YOUR TASK: Return verbatim the run of lines that opens with the line holding "margin-bottom:10px;" and closes with the last line of the records.

GIVEN ENTRIES Block Start

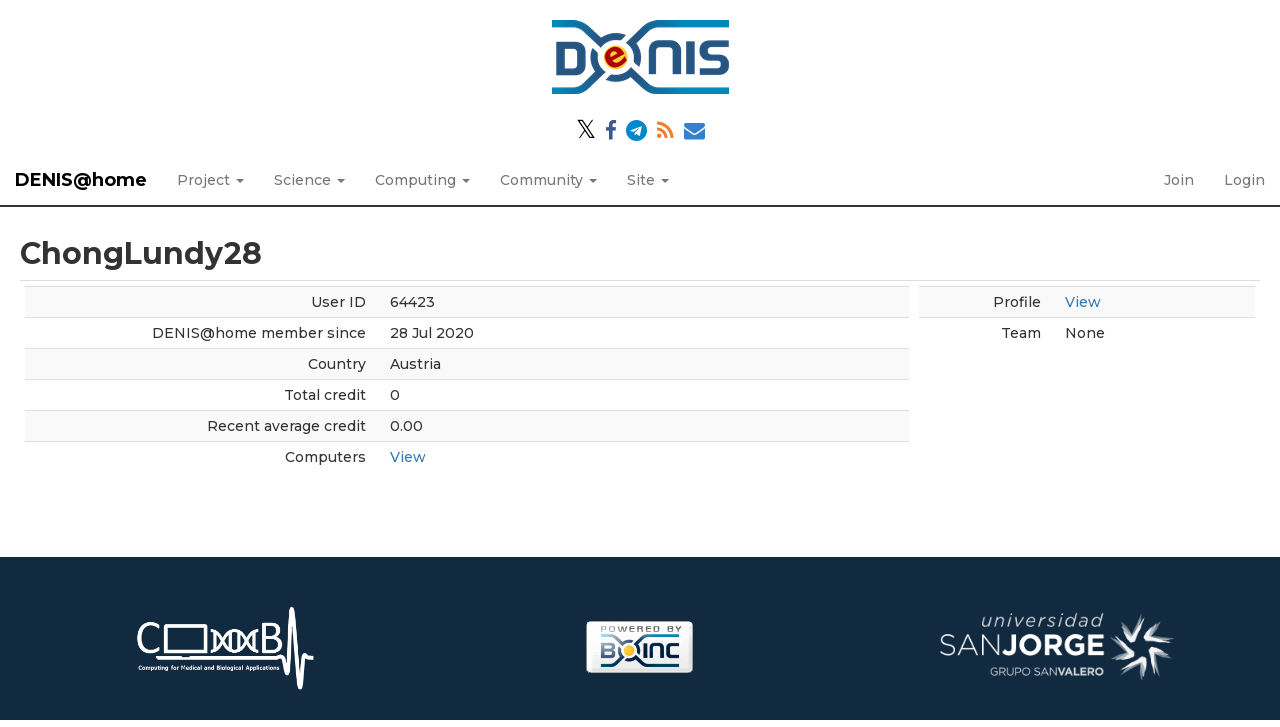

--- FILE ---
content_type: text/css
request_url: https://denis.usj.es/denisathome/denis.css
body_size: 1045
content:
@import url('https://fonts.googleapis.com/css2?family=Dancing+Script:wght@400;700&family=EB+Garamond:ital,wght@0,400;0,700;1,400;1,700&family=Montserrat:ital,wght@0,500;0,700;1,400;1,700&family=Roboto+Slab&family=Roboto:ital,wght@0,400;0,700;1,400;1,700&display=swap');

.fa, .fa-solid{
	margin: 3px;
	font-size: 1.5em;
}

* {
	font-family: 'Montserrat', sans-serif;
}

.container-fluid {
    padding-right: 0px;
    padding-left: 0px;
}

.container-fluid>.navbar-collapse, .container-fluid>.navbar-header, .container>.navbar-collapse, .container>.navbar-header {
    margin-right: 0px;
    margin-left: 0px;
}

.content{
	padding-right: 20px;
	padding-left: 20px;
	/*max-width: 800px;*/
	margin-left:auto;
	margin-right:auto;
}

@media only screen and (min-width: 768px){
	.navbar>.container .navbar-brand, .navbar>.container-fluid .navbar-brand {
		margin-left: 0px;
    	}
	.navbar-right {
		margin-right: 0px;
	}
}

.navbar-default {
	border: 0px;
	border-color: black;
	border-bottom: 2px solid;
	background: white;
}

.navbar-default .navbar-brand{
	font-weight: bold;
	color: #000000;
}


.panel>.panel-heading, .bg-primary, .btn-primary{
	background:  #122a40;
	color: #ffffff;
	border: 0px;
}

.panel{
	border: 0px;
	background: #122a4010;
}


.lead{
	font-weight: bold;
}

h1, h2, h3, h4, h5, h6{
	font-weight: bold;
	margin-top: 30px;
}


.footer{
	width:100%;
	background: #122a40;
	color: white;
	font-weight: bold;
	padding: 20px;

}

.footer-image img{
	max-height:100px;
	max-width: 250px;
	margin-top: 20px;
	margin-bottom: 20px;
}

.footer-images{
	display: grid;
      	grid-template-columns: repeat(3, 1fr);
      	grid-gap: 10px;
	grid-auto-rows: minmax(100px, auto);
}

@media only screen and (max-width: 800px) {
	
	.footer-images{
		display: inline;
	}		
}

.footer-image{
	text-align: center;
	margin: auto;
}

.footer-image .left{
	grid-column: 1;
}

.footer-image .center{
	grid-column: 2;
}

.footer-image .right{
	grid-column: 3;
}


.navbar-fixed-top{
	top: 0;
	position: sticky;
}

.navbar-default .navbar-brand:hover{
	color: #ffffff;
	background: #122a40;
}

.navbar-nav>li>a:hover,
.dropdown-menu.li>a:focus, .dropdown-menu>li>a:hover {
	background: #122a40!important;
}

.navbar-nav li.dropdown:hover>a, 
.navbar-right li:hover>a,
.dropdown-menu li:hover>a,
.navbar-nav li.open>a.dropdown-toggle:hover{
	color: #ffffff!important;
}

.navbar-nav li.open>a.dropdown-toggle{
	color: #000000!important;
}

img.the-team{
	float:left;
	width:150px;
	height:150px;
	object-fit: cover;
	object-position: top;
	max-width:50%;
	margin-right:10px;
	margin-bottom:10px;
}

div.person{
	margin-top:20px;
	max-width: 800px;
	clear:both;
}

.project-description {
	max-width: 800px;
}



.center{
	text-align: center;
}



/*  Colors */
.green{
	color:#006000;
}

.blue{
	color:#122a40;
}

GIVEN ENTRIES Block End

OUTPUT OF THE TASK:
	margin-bottom:10px;
}

div.person{
	margin-top:20px;
	max-width: 800px;
	clear:both;
}

.project-description {
	max-width: 800px;
}



.center{
	text-align: center;
}



/*  Colors */
.green{
	color:#006000;
}

.blue{
	color:#122a40;
}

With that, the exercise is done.